PASSAGE TO READ:
____________

John Waters is a serious artist with a wicked sense of humor. Although he’s best known as a filmmaker of cult classics, he has had nearly 50 solo art exhibitions at some of the best museums and galleries around the world, including New York’s New Museum, Emmanuel Perrotin in Paris, and the LA branch of Gagosian. Back for his fourth one-man show at San Francisco’s Rena Bransten Gallery, Waters offers offbeat sculptures of enlarged Combat Roach Killers, La Mer Moisturizing Cream, and Rush Liquid Incense — a.k.a. poppers — and continues his series of satirical, sequential photos of movie star legends.

Film stills of Hollywood stars projected on real-life and media appropriated butts pokes fun at the film technique of “rear projection”; the gay, black singer Johnny Mathis is immortalized by a series of headshots in Idol #2; and a vicious canine is ironically-titled Pet. Some of the most twisted photographs in the show have been digitally manipulated. Hickies outrageously cover Audrey Hepburn’s neck in A Passion for Audrey and Meryl Streep, Tom Cruise, Andy Warhol, and other celebs sport harelips in Hollywood Smile Train. Meanwhile, Lezzie slyly presents a hand and pen slowly writing out the campy label, which had originally been the name Lizzie.

____________

[Rows of spatial question data]

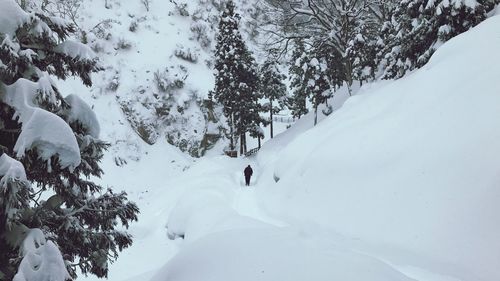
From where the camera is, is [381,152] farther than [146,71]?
No

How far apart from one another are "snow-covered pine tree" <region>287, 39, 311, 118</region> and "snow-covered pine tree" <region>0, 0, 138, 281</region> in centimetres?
2251

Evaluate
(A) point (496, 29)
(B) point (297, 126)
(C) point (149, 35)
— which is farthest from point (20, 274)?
(C) point (149, 35)

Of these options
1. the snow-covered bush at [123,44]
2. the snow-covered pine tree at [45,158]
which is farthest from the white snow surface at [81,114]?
the snow-covered bush at [123,44]

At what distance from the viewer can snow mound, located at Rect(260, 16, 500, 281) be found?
6.93m

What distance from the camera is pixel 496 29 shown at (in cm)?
1220

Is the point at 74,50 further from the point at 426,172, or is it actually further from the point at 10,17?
the point at 426,172

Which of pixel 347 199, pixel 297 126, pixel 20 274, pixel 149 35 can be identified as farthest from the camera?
pixel 149 35

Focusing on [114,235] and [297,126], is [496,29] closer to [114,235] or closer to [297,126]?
[114,235]

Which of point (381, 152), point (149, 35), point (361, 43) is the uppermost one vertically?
point (149, 35)

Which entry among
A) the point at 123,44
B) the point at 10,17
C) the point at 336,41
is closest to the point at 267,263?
the point at 10,17

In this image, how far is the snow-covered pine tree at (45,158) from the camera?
4.51m

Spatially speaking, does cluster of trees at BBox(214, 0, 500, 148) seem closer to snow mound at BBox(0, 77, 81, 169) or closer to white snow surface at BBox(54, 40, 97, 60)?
white snow surface at BBox(54, 40, 97, 60)

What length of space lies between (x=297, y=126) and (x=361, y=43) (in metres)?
11.8

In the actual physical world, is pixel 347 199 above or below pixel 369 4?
below
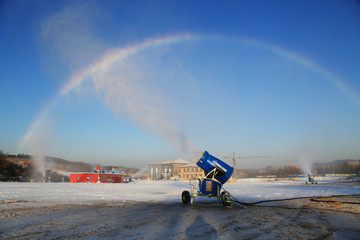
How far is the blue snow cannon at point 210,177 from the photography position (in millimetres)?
15586

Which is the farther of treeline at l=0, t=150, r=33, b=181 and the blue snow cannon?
treeline at l=0, t=150, r=33, b=181

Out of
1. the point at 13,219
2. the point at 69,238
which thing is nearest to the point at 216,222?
the point at 69,238

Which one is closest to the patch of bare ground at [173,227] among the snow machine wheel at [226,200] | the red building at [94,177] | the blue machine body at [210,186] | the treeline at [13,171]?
the snow machine wheel at [226,200]

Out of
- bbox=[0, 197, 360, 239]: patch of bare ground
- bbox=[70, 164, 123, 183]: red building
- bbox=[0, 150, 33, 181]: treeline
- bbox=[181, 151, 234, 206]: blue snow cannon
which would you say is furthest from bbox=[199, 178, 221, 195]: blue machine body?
bbox=[0, 150, 33, 181]: treeline

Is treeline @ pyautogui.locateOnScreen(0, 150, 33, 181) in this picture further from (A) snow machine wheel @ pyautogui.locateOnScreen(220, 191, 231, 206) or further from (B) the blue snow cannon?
(A) snow machine wheel @ pyautogui.locateOnScreen(220, 191, 231, 206)

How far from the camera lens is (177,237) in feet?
23.4

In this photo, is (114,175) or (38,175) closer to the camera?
(114,175)

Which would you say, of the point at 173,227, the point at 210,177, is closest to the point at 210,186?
the point at 210,177

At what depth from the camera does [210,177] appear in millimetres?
16047

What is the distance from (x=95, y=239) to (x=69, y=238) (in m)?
0.78

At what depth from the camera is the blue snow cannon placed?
15.6 m

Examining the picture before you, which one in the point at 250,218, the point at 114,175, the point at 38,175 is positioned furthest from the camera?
the point at 38,175

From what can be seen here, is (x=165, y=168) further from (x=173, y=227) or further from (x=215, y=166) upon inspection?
(x=173, y=227)

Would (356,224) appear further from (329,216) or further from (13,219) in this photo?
(13,219)
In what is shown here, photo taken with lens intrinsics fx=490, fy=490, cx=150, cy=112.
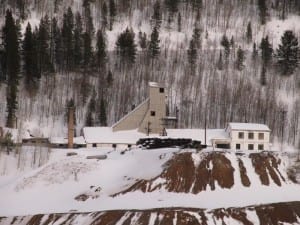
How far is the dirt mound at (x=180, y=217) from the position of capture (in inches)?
1394

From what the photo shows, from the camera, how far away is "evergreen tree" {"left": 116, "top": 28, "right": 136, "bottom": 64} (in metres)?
90.2

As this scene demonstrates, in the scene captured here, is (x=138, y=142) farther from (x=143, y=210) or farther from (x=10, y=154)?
(x=143, y=210)

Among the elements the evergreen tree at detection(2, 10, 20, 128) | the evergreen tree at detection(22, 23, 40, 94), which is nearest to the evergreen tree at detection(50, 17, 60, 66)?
the evergreen tree at detection(22, 23, 40, 94)

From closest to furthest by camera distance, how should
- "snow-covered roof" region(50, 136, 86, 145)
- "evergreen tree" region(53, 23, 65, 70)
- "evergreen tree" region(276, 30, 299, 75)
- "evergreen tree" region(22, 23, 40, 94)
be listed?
1. "snow-covered roof" region(50, 136, 86, 145)
2. "evergreen tree" region(22, 23, 40, 94)
3. "evergreen tree" region(53, 23, 65, 70)
4. "evergreen tree" region(276, 30, 299, 75)

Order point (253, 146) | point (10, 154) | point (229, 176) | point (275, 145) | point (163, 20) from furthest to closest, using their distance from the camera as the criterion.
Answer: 1. point (163, 20)
2. point (275, 145)
3. point (253, 146)
4. point (10, 154)
5. point (229, 176)

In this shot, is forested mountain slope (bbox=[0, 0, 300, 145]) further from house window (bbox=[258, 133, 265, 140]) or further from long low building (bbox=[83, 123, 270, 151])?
house window (bbox=[258, 133, 265, 140])

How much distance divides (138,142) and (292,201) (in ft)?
78.3

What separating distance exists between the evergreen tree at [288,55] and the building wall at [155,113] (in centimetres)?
3167

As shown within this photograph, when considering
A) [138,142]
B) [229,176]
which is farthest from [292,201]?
[138,142]

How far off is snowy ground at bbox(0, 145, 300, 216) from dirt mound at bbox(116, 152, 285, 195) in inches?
19.9

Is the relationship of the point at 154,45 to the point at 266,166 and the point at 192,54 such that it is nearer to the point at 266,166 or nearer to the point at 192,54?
the point at 192,54

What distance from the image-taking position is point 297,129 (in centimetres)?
7775

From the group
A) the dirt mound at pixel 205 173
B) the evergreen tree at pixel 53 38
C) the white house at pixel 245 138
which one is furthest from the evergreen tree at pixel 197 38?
the dirt mound at pixel 205 173

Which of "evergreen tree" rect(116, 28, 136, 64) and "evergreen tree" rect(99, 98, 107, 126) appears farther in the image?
"evergreen tree" rect(116, 28, 136, 64)
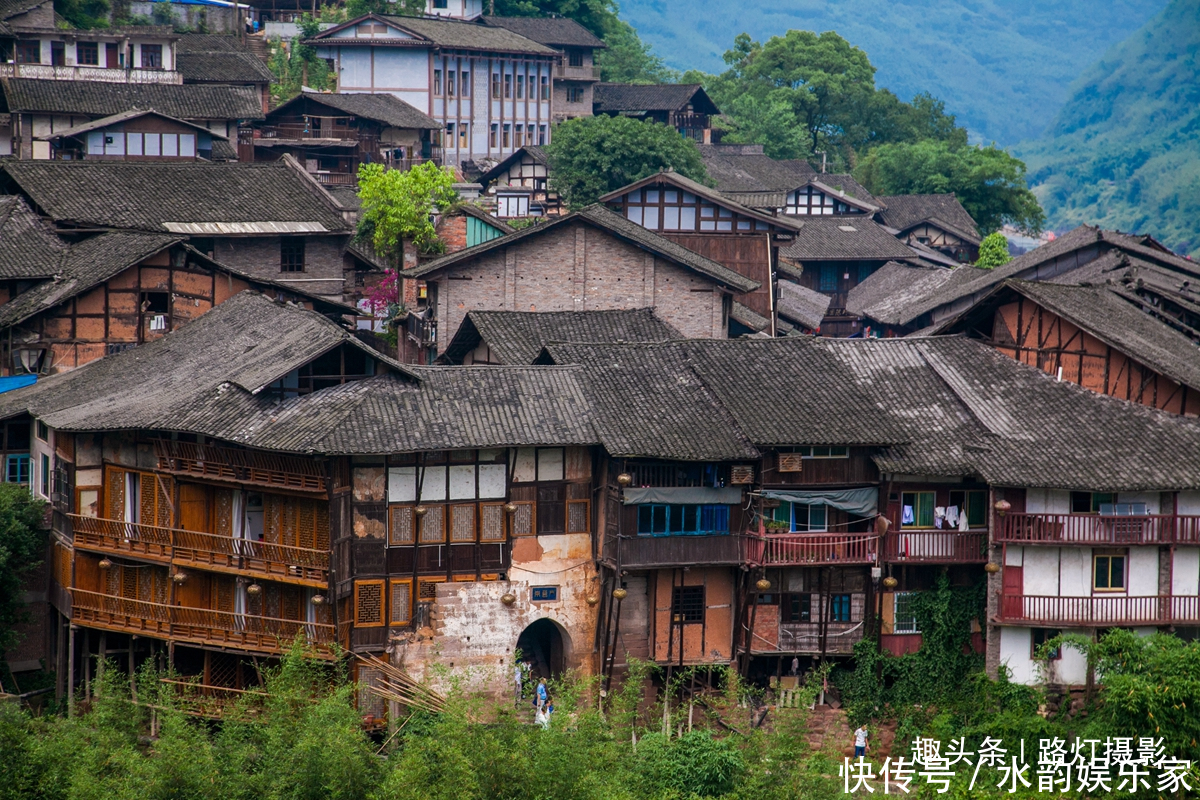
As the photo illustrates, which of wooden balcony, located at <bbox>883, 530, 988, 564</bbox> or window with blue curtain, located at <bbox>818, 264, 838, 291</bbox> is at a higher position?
window with blue curtain, located at <bbox>818, 264, 838, 291</bbox>

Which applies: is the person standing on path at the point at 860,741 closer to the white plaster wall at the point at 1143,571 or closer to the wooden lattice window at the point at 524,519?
the white plaster wall at the point at 1143,571

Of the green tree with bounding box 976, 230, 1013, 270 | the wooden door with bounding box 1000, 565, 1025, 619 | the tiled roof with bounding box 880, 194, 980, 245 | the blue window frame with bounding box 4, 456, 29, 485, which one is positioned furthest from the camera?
the tiled roof with bounding box 880, 194, 980, 245

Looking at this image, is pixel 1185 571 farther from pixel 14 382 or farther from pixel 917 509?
pixel 14 382

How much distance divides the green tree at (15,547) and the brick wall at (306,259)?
45.8 feet

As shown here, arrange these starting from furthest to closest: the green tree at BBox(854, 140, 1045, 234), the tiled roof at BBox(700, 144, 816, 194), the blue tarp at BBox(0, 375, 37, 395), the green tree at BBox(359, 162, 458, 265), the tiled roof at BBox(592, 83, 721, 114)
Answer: the green tree at BBox(854, 140, 1045, 234)
the tiled roof at BBox(592, 83, 721, 114)
the tiled roof at BBox(700, 144, 816, 194)
the green tree at BBox(359, 162, 458, 265)
the blue tarp at BBox(0, 375, 37, 395)

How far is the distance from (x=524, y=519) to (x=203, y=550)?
7837mm

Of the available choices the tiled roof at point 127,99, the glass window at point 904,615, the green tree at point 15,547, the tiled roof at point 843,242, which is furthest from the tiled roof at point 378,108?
the glass window at point 904,615

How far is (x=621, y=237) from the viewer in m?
54.4

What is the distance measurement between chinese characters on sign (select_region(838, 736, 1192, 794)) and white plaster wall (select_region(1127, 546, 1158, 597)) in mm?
4732

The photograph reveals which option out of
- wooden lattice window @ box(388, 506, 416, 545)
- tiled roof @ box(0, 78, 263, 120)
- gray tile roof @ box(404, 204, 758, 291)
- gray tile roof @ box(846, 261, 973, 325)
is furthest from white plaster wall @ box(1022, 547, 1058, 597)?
tiled roof @ box(0, 78, 263, 120)

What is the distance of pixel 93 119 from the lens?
217ft

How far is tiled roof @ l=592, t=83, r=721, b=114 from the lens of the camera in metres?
91.6

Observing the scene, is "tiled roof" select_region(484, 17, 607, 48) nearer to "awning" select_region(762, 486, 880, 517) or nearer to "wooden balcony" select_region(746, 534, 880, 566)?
"awning" select_region(762, 486, 880, 517)

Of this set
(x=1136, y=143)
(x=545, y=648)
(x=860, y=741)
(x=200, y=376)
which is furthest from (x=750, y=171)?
(x=1136, y=143)
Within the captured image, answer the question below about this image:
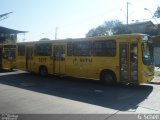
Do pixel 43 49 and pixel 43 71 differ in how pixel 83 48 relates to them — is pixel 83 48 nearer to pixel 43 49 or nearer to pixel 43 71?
pixel 43 49

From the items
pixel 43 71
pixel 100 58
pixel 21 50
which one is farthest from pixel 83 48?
pixel 21 50

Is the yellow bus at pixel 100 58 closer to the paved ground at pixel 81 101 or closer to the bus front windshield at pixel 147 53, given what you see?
the bus front windshield at pixel 147 53

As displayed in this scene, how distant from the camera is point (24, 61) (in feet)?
69.7

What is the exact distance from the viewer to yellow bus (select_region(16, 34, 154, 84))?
13.3m

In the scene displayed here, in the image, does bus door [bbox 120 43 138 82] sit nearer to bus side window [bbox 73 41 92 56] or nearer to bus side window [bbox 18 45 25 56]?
bus side window [bbox 73 41 92 56]

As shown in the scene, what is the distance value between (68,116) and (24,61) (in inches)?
558

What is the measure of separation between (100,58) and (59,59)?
3934 millimetres

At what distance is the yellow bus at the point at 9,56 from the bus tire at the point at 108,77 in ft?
35.6

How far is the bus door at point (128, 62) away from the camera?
13242 millimetres

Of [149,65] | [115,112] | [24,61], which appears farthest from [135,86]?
[24,61]

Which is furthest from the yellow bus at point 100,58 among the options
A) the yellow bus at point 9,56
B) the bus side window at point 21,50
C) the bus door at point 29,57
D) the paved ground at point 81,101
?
the yellow bus at point 9,56

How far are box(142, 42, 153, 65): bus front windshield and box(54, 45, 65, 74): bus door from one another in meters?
6.12

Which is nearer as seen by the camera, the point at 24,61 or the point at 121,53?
the point at 121,53

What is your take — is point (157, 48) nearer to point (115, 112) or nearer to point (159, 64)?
point (159, 64)
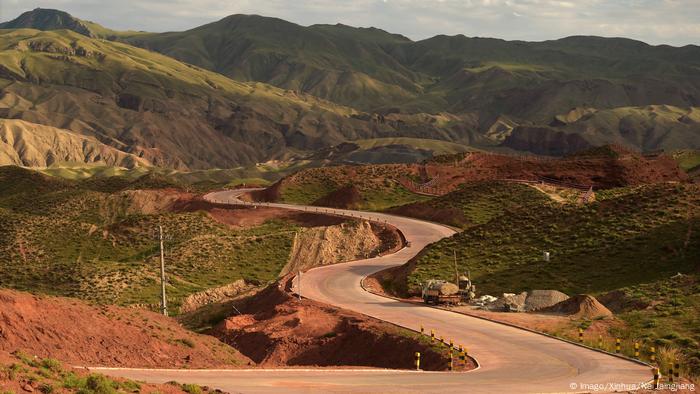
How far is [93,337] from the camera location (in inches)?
1563

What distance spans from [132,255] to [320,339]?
50.0m

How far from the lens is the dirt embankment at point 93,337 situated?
3728 cm

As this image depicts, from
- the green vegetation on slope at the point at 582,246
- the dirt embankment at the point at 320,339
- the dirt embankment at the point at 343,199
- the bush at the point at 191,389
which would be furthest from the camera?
the dirt embankment at the point at 343,199

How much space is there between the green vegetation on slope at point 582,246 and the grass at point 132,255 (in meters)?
21.3

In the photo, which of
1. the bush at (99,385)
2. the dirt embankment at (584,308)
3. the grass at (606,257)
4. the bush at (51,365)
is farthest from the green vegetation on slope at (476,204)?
the bush at (99,385)

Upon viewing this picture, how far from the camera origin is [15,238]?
95.9 meters

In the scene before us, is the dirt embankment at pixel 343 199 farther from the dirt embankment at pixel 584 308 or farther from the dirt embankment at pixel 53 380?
the dirt embankment at pixel 53 380

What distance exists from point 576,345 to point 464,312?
11.2 meters

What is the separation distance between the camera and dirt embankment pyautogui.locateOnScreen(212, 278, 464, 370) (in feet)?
142

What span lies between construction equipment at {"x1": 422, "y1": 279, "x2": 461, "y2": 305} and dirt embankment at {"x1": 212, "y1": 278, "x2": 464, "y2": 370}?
247 inches

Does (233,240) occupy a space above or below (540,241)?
below

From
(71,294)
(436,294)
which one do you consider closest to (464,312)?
(436,294)

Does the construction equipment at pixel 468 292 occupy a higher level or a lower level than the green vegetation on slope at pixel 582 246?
lower

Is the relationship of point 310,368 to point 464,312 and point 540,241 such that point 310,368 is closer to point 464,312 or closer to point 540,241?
point 464,312
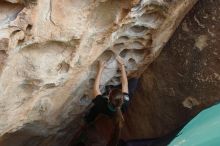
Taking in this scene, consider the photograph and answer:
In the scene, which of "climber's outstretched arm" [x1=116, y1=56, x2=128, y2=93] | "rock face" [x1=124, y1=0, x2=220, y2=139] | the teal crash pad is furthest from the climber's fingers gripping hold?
the teal crash pad

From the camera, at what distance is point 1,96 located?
1.70m

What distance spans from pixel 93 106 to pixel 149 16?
1.67 feet

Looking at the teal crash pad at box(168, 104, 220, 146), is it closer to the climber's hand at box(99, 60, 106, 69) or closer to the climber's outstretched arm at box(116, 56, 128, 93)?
the climber's outstretched arm at box(116, 56, 128, 93)

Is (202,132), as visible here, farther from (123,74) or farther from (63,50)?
(63,50)

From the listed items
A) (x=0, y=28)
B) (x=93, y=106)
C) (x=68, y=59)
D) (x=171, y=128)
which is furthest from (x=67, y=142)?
(x=0, y=28)

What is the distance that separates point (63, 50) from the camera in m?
1.77

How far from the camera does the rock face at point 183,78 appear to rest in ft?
6.78

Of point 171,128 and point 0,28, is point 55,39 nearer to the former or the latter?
point 0,28

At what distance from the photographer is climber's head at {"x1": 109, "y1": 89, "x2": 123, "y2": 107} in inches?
78.2

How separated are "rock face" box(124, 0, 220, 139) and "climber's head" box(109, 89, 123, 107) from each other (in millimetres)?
307

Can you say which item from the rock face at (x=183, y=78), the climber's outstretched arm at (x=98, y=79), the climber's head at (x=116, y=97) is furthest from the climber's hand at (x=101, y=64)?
the rock face at (x=183, y=78)

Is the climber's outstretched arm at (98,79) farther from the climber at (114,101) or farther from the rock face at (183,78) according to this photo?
the rock face at (183,78)

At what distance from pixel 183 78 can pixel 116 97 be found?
1.21 ft

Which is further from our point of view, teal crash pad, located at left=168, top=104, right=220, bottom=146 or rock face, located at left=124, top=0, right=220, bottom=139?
rock face, located at left=124, top=0, right=220, bottom=139
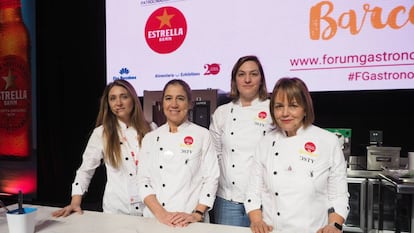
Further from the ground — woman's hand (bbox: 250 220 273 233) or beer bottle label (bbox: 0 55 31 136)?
beer bottle label (bbox: 0 55 31 136)

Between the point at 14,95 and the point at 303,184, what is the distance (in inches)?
157

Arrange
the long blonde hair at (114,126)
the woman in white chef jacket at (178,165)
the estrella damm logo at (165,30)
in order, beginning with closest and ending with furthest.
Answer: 1. the woman in white chef jacket at (178,165)
2. the long blonde hair at (114,126)
3. the estrella damm logo at (165,30)

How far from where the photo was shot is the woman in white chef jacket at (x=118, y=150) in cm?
190

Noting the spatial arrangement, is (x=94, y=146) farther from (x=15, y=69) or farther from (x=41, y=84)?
(x=15, y=69)

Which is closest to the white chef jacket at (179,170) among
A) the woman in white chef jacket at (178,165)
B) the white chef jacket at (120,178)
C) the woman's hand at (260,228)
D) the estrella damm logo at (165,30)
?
the woman in white chef jacket at (178,165)

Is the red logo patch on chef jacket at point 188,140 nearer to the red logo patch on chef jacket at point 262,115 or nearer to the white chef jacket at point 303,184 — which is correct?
the white chef jacket at point 303,184

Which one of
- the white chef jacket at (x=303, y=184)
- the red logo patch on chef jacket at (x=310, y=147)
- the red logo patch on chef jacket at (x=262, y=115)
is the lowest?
the white chef jacket at (x=303, y=184)

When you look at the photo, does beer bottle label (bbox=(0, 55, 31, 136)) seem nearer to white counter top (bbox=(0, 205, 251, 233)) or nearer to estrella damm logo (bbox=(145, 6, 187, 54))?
estrella damm logo (bbox=(145, 6, 187, 54))

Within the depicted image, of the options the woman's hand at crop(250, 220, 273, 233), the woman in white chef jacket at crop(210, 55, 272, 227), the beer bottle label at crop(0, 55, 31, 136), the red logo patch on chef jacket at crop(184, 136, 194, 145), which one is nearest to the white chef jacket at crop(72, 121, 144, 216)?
the red logo patch on chef jacket at crop(184, 136, 194, 145)

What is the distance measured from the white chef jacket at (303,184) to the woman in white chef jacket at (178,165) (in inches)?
10.6

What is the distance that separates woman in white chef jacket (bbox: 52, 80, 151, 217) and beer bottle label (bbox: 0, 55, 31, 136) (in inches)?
110

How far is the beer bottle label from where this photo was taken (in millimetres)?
4328

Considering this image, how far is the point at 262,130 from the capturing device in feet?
6.77

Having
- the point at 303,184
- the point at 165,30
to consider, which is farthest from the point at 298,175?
the point at 165,30
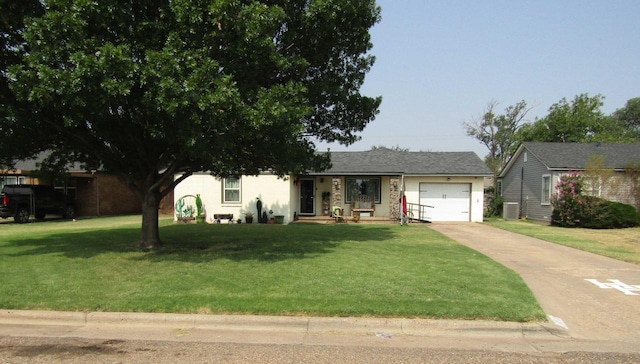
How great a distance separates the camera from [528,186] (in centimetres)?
2603

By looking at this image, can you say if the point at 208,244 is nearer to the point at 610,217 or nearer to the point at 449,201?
the point at 449,201

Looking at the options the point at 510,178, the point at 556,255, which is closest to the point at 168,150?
the point at 556,255

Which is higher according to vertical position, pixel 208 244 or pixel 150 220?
pixel 150 220

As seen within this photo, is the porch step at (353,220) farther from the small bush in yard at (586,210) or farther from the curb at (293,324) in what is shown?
the curb at (293,324)

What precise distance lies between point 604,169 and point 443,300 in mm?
19597

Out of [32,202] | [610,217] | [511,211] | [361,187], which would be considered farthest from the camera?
[511,211]

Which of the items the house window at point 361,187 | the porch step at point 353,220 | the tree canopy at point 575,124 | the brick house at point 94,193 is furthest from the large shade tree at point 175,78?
the tree canopy at point 575,124

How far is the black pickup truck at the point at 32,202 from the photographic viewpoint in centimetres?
→ 2198

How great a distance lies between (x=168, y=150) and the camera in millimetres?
10797

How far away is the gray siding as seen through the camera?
2420cm

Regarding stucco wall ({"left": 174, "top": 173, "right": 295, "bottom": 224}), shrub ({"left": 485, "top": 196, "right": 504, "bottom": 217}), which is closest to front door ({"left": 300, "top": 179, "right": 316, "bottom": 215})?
stucco wall ({"left": 174, "top": 173, "right": 295, "bottom": 224})

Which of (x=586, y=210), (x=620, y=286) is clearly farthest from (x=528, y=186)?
(x=620, y=286)

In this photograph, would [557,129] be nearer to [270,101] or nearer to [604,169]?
[604,169]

____________

EXERCISE: Please continue the review of John Waters's gallery show above, picking up after its last sentence.

EXERCISE OUTPUT:
Other comical pieces on view include a sculpture of Ike Turner manipulating a puppet of a sassy Tina Turner; Neurotic, a black and white photograph of hands holding signs that read sorrow, anxiety, suffering, and disappointment; and The Rope Collection, which captures artworks hanging in the backgrounds of scenes from Alfred Hitchcock’s experimental film classic, Rope.

Elsewhere in the exhibition, Waters shows a new series of photographs, Pecker Still Lives. Shot during the filming of director’s amusing movie (Pecker) about a young Baltimore photographer that becomes a darling of the New York art world overnight, the pictures present props, supplies, and equipment from the sets. Not as witty as Waters’ photomontages, they do, however, reveal an artist willing to go beyond his recognizable realm.

John Waters: Rush remains on view at Rena Bransten Gallery through July 1o. Also noteworthy is Outsider Porn: The Photographs of David Hurles (NSFW), curated by John Waters and Dian Hanson at New York’s Marianne Boesky Gallery, through June 25.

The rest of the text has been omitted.